Ayrilik gelip cattiginda insanin tum dunyasi tersine donuyor. Her sey, her duygu karsitlariyla yer degisirmeye basliyor. Mutluluk-huzun, gulmek-aglamak, umutlar-hayal kirikliklari... Insan dunyasi boyle degisince dogal olarak dis dunyadan da degisiklikler bekliyor. Iste ben de oyle bir degisiklik aradim o gün. Yazhanedekilerin yuzune dikkatle baktim. En ufak bir degisiklik, bir yaslanma belirtisi yoktu. Oysa beni iste tam orada optugunun uzerinden yillar gecmis gibi ama kimse yaslanmamis. Belki ruhum bir tek. Eskisi gibi kaldiramiyorum her seyi. Ya da eskiden beni sasirtip dehsete dusuren seyler artık normal geliyor. Bir kabullenis miydi bu yoksa her seye, herkese bir isyan mi, inan simdi bile bilmiyorum. Her şey nasıl bıraktıysam öyleydi işte. İnsanın yüzüne bıçak gibi çarpan ayazı aynı. Akbil aynı, vedalaşma öncesi saatin gelmesini beklediğimiz küçük cafe, kaçamaklarımızın durağı Kentpark aynı. Tramvay bile ayni. Ayni renk, ayni anonslar... Acaba sen de aynı miydin? Hiç sanmıyorum. Aşk değiştiriyor insanı, hele daha başlarıysa... Ne kadar değişirsen değiş bende hep aynı kalacaksın. Bir gün adresin, bir gün kilon, belki çok sevdiğim sarı saçların bile değişecek fakat ben seni hep bu tramvay durağında son gördüğümde yüzüme bakamayıp ağlarken hatırlayacağım. Zihnimde kalan diğer hallerin hep bundan şekillencek. Belki sevinebilirsin buna onca şeyden sonra, bilmiyorum.

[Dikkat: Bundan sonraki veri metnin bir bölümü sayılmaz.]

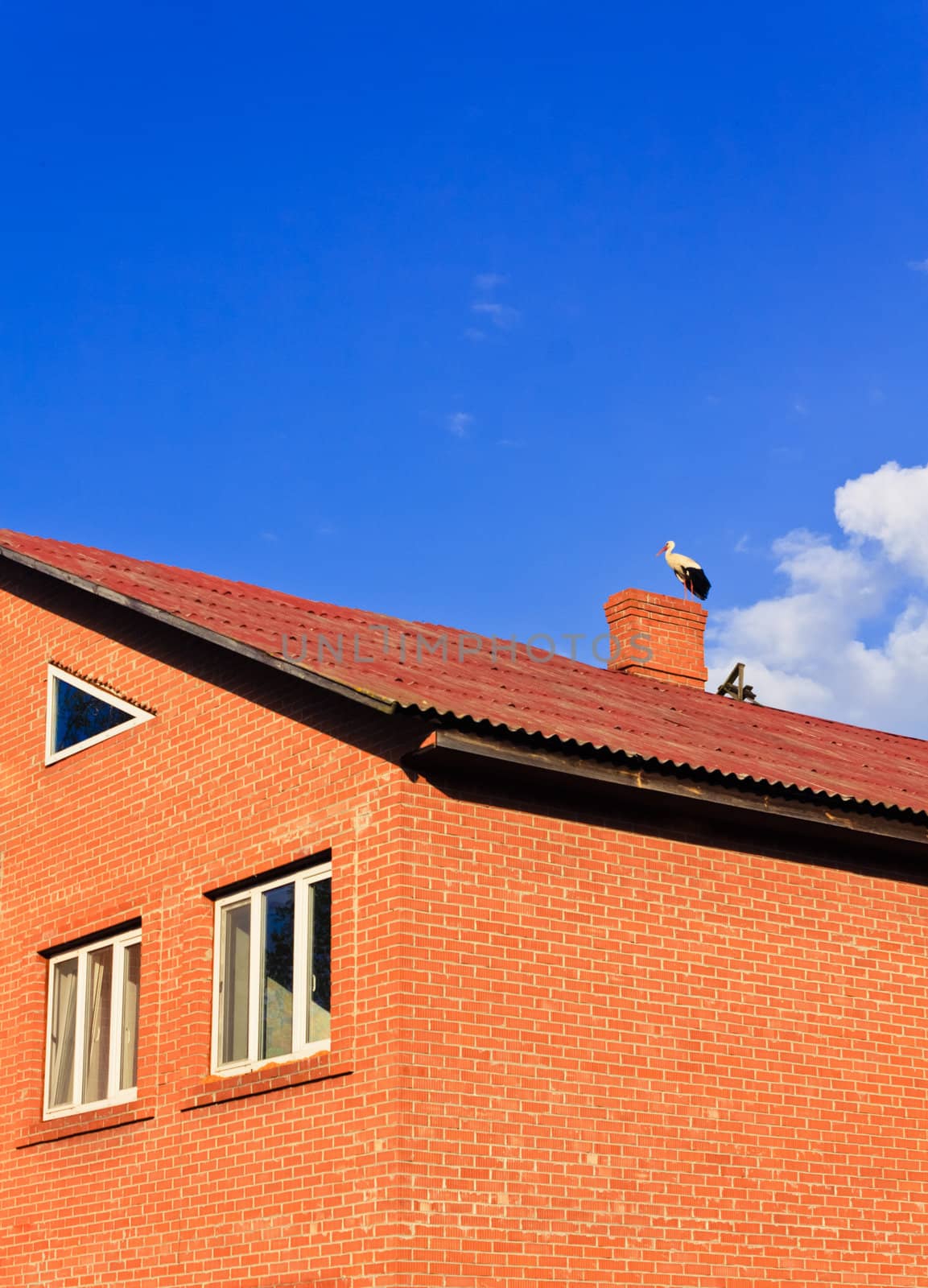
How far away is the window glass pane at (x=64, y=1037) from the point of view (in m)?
13.1

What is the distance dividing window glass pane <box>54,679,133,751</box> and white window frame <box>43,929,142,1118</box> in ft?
5.92

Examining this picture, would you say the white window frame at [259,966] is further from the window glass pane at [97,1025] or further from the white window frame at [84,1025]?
the window glass pane at [97,1025]

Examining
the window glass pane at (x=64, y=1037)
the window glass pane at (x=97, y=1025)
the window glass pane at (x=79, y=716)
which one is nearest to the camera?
the window glass pane at (x=97, y=1025)

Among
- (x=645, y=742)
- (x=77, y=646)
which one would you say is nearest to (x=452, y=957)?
(x=645, y=742)

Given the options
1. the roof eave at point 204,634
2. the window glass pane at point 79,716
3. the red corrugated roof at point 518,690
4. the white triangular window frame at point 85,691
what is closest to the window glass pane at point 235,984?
the roof eave at point 204,634

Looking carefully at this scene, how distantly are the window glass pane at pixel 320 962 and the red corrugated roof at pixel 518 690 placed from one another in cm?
157

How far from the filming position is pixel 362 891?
10.4m

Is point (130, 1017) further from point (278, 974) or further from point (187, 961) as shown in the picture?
point (278, 974)

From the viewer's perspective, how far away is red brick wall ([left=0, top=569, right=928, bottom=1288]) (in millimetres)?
9953

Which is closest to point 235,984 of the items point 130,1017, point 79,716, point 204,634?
point 130,1017

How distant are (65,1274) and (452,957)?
449 cm

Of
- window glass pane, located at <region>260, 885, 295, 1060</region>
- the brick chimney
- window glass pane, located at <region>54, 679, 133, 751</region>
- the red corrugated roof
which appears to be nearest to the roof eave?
the red corrugated roof

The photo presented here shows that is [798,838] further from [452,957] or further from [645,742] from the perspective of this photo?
[452,957]

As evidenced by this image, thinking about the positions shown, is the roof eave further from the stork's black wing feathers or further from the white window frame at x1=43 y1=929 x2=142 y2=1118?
the stork's black wing feathers
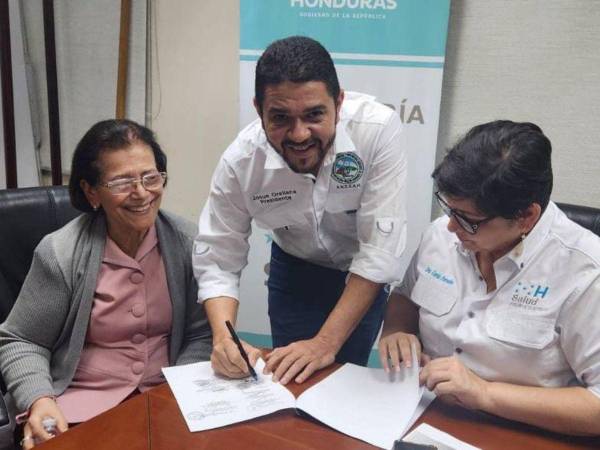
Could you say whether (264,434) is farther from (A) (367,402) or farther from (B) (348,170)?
(B) (348,170)

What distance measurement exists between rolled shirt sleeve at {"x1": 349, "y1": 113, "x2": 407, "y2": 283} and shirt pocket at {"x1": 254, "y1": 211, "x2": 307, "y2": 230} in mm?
179

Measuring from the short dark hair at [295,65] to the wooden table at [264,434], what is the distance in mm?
689

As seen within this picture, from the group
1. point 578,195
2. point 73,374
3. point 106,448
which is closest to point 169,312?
point 73,374

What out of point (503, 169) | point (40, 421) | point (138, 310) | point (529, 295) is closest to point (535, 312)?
point (529, 295)

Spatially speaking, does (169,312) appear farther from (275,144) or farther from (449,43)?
(449,43)

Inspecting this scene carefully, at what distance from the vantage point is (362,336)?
1648 mm

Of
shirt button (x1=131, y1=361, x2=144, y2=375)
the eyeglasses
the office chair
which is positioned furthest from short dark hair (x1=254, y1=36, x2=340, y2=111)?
the office chair

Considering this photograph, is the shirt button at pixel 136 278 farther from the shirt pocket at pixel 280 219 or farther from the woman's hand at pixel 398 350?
the woman's hand at pixel 398 350

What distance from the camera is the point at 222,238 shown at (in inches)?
57.2

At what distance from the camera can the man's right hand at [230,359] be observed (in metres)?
1.17

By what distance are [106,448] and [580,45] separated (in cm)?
206

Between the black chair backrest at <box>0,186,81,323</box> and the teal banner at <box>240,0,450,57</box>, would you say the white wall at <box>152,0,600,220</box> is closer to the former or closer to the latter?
the teal banner at <box>240,0,450,57</box>

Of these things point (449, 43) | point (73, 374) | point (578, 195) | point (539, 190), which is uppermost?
point (449, 43)

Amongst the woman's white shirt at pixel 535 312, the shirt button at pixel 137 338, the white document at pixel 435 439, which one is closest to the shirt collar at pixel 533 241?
the woman's white shirt at pixel 535 312
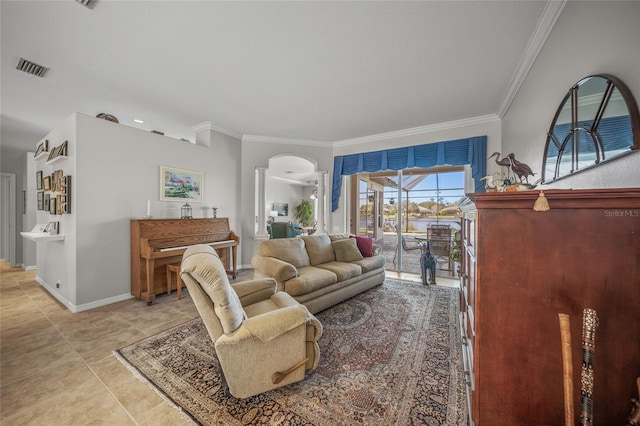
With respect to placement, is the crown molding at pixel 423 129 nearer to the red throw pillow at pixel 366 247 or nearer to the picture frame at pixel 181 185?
the red throw pillow at pixel 366 247

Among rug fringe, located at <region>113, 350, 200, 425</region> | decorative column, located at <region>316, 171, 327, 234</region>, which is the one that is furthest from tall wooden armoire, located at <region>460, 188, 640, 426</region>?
decorative column, located at <region>316, 171, 327, 234</region>

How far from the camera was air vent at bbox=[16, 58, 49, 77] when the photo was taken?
2540mm

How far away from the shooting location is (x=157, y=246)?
3.22 metres

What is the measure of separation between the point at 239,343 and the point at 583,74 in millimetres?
2800

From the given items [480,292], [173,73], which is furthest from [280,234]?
[480,292]

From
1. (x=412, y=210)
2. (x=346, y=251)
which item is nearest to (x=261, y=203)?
(x=346, y=251)

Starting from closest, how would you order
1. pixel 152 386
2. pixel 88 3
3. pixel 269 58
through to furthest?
pixel 152 386 < pixel 88 3 < pixel 269 58

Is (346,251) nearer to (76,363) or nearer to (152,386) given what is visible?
(152,386)

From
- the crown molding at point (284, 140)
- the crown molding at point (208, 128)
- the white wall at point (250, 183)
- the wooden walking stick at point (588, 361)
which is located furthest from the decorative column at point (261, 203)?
the wooden walking stick at point (588, 361)

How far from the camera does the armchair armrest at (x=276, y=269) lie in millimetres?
2648

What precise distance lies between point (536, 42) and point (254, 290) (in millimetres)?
3459

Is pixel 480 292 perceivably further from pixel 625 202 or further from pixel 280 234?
pixel 280 234

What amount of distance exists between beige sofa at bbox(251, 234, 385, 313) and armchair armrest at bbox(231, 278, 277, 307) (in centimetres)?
35

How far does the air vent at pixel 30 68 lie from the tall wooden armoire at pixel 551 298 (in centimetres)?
448
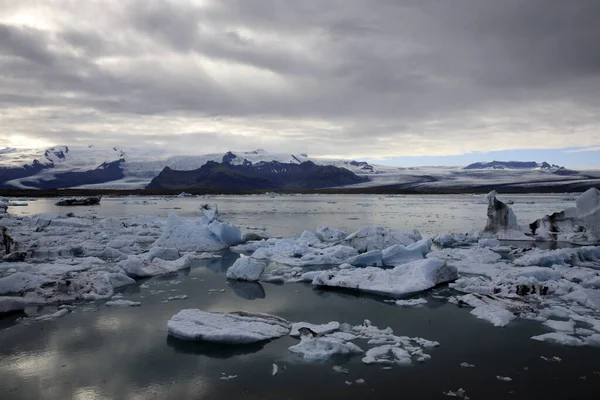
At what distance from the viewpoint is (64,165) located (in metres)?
140

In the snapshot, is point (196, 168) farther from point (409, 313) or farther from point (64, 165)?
point (409, 313)

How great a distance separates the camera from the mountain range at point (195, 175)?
325ft

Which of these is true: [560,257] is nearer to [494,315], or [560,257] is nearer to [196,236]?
[494,315]

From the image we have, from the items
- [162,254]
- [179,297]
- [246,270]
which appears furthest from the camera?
[162,254]

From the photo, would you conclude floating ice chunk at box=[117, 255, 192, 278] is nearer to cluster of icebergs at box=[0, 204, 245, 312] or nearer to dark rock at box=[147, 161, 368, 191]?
cluster of icebergs at box=[0, 204, 245, 312]

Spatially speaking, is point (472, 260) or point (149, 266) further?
point (472, 260)

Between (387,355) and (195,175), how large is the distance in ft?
429

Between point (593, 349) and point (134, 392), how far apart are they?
17.3 ft


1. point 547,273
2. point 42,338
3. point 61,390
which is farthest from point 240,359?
point 547,273

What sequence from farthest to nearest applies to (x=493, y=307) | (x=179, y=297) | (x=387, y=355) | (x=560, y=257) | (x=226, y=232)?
(x=226, y=232), (x=560, y=257), (x=179, y=297), (x=493, y=307), (x=387, y=355)

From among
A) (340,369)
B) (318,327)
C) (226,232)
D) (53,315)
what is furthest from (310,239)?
(340,369)

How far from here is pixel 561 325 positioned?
6012 mm

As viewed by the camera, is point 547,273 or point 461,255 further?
point 461,255

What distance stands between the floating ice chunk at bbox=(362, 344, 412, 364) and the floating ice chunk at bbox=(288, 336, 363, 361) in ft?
0.62
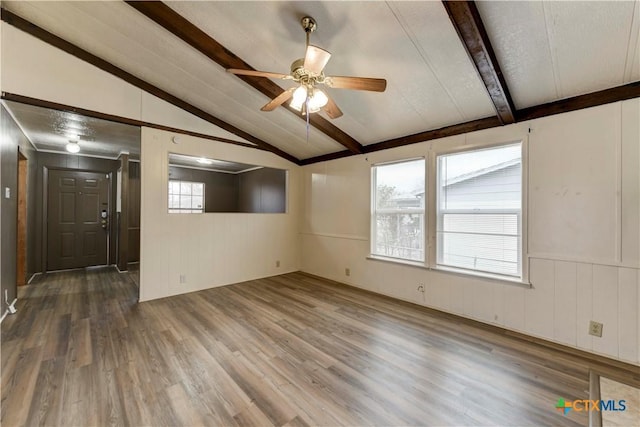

Tramvayda her koltukta baska bir ben, omzuna basina yaslamis yahut yol alirken sessizce seni izlemekle mesguldü. Sen yine o çocuk çekingenliğinde okşuyordun saçlarımı. Hayaletlerini geride bırakıp adalarda indim. Gozum seninle ilk yemek yedigimiz yeri aradi hemen. Anilar bu kez net degildi. Hesabi israrla odememi hatirladim sadece. Amacsizca yurudum defalarca orada. Seversin orada yurumeyi, her gecen sari sacliya dikkatlice baktim, belki sensindir diye. Gorseydim ne yapacagimi bile bilmiyordum. Belki sadece bakardim yuzune ama tek kelime konusamazdik sanirim. Olsun, aradan yillar gecse de konusmadan da anlasiriz biz. Hem kelimelerle vakit kaybetmeye ne gerek var. Gozlerden daha samimi degiller hicbir zaman. Belki bu yuzden ayrilirken yuzume bakamadin.

Ac bedenim bu kadar duygusal yuku daha fazla kaldiramadi ve yemek yiyemeyecegimi bildigimden bir seyler icmek icin seninle oturmadigimiz bir cafe aradim. Bulmam yarim saat surdu. Cay iyi gelmisti. Etraftaki ciftlere bakıp uzuldum biraz. Mutluluklarina mi yoksa cogunun sonunun bize benzeyecegine mi onu da bilmiyorum. Sana benzeyen biri gecti yanında arkadaslariyla. Sari sacliyi sen, duz ve uzun olani Ecenur sandim. Bir kalkisim var masadan, Fenerbahce gol attiginda daha oyle sevinmedim ben. Hesabı hızlıca ödemeye çalışarak çıktım oradan. Ciktigimda oyle bir pesinden kosusum var, cocukken yerden yuksek oynarken hiç oyle kosmadim ben. Ben parayı ödeyip çıkana kadar gitmişti(n). Sen miydin, bilmiyorum. Bu da bizim cevapsiz sorularimizdan biri olacak. Sen olsan ne degisirdi onu da bilmiyorum. Her seyi bir süreliğine unutup, oturup bir cay icer miydik birlikte? Hayatinin en büyük sirlarini paylasmis bedenlerin oturup cay esliginde bir sohbet edememesi ne kotu. Bu kadar nefret etmemek lazim. Bu kadar nefret edilmeyi haketmemek lazim belki de, onu da bilmiyorum.